When I dug out of the hole I was in I decided to share my story and my experiences with depression, anxiety, trauma and mental illness. I decided that putting on a fake smile and hiding the real me was not doing anyone any good. It has been difficult but also amazing. There are days where I wonder if people think I am crazy or whiny or just plain negative but there are also days where I have had people tell me that my sharing has helped them to hold on and keep trying. Sometimes it feels odd in a regular conversation to talk about therapy or meds or any other regular part of my life and sometimes I get odd looks when I speak of these things so naturally and nonchalantly. But this is how we stop the stigma. This is how we make it ok. And if I get a few weird looks or some people who don’t want to talk to me anymore I think that it is 100% worth it.
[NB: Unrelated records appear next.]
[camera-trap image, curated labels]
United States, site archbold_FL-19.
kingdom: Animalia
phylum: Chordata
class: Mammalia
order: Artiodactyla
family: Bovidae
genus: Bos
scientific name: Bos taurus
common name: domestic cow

Let’s continue to talk about these things like they are normal. Because they are. When someone asks you how you are doing try telling the truth. It feels weird at first but eventually it becomes normal. And that is a magical feeling.

Most of all check on your friends. Especially the ones that seem okay. Especially the strong ones. Because those are the ones that are usually struggling. Let it be know that you are there and you care and that when you ask how they are you want the truth. Make sure they know you are prepared for truth and that you love them no matter what. Sometimes that can be the one thing that makes a world of difference in the middle of the darkness.

Remember it gets better. I am living proof of that. It is not always easy but it is worth it. I am so glad that each and every one of you are here. We need you.

Love to all of you. The unconditional kind.